**Aim:** Copy out every item below word for word, leaving out the picture.

───── Stored data

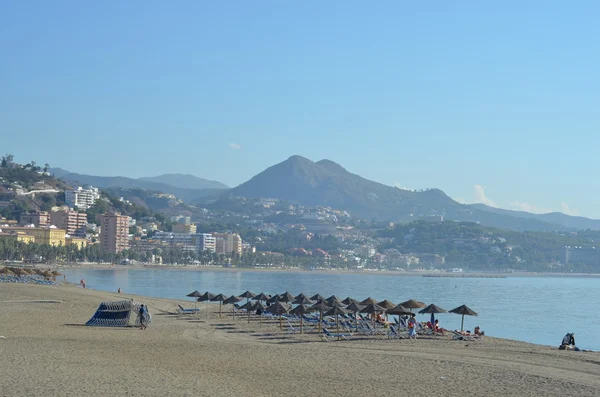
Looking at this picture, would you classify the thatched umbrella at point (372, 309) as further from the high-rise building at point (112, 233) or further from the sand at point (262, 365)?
the high-rise building at point (112, 233)

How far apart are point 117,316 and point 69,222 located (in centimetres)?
15518

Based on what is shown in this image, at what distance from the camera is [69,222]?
180125 millimetres

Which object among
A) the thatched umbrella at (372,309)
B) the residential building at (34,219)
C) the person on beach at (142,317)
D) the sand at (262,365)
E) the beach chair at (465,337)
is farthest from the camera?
the residential building at (34,219)

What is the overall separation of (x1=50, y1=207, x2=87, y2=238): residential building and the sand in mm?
152943

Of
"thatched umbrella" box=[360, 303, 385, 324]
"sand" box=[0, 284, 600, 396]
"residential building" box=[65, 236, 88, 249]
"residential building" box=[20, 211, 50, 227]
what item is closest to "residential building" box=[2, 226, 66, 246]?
"residential building" box=[65, 236, 88, 249]

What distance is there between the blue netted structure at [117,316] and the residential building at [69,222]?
5955 inches

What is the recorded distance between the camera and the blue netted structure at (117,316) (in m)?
30.6

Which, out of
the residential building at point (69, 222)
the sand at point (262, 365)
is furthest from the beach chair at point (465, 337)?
the residential building at point (69, 222)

──────────

**Result:**
Looking at this picture, would you classify the thatched umbrella at point (372, 309) as further from the high-rise building at point (112, 233) or further from the sand at point (262, 365)?
the high-rise building at point (112, 233)

How far apart are point 117,316 and point 69,222 located (in centimetres)?
15518

Based on what is shown in this image, at what distance from the camera is [69,222]?
180125 millimetres

Which object among
A) the thatched umbrella at (372,309)
B) the residential building at (34,219)
C) the person on beach at (142,317)
D) the sand at (262,365)
E) the beach chair at (465,337)
is farthest from the camera?
the residential building at (34,219)

What is the overall separation of (x1=50, y1=207, x2=87, y2=238): residential building and the sand in mm?
152943

Of
"thatched umbrella" box=[360, 303, 385, 324]
"sand" box=[0, 284, 600, 396]
"residential building" box=[65, 236, 88, 249]
"residential building" box=[20, 211, 50, 227]
what item is closest to "residential building" box=[2, 226, 66, 246]?
"residential building" box=[65, 236, 88, 249]

What distance is there between the blue netted structure at [117,316] and the residential building at [69,222]?
5955 inches

What is the recorded distance between the camera and the blue netted structure at (117,316) (in m)?
30.6

Which, out of
the residential building at point (69, 222)
the sand at point (262, 365)
is furthest from the beach chair at point (465, 337)?
the residential building at point (69, 222)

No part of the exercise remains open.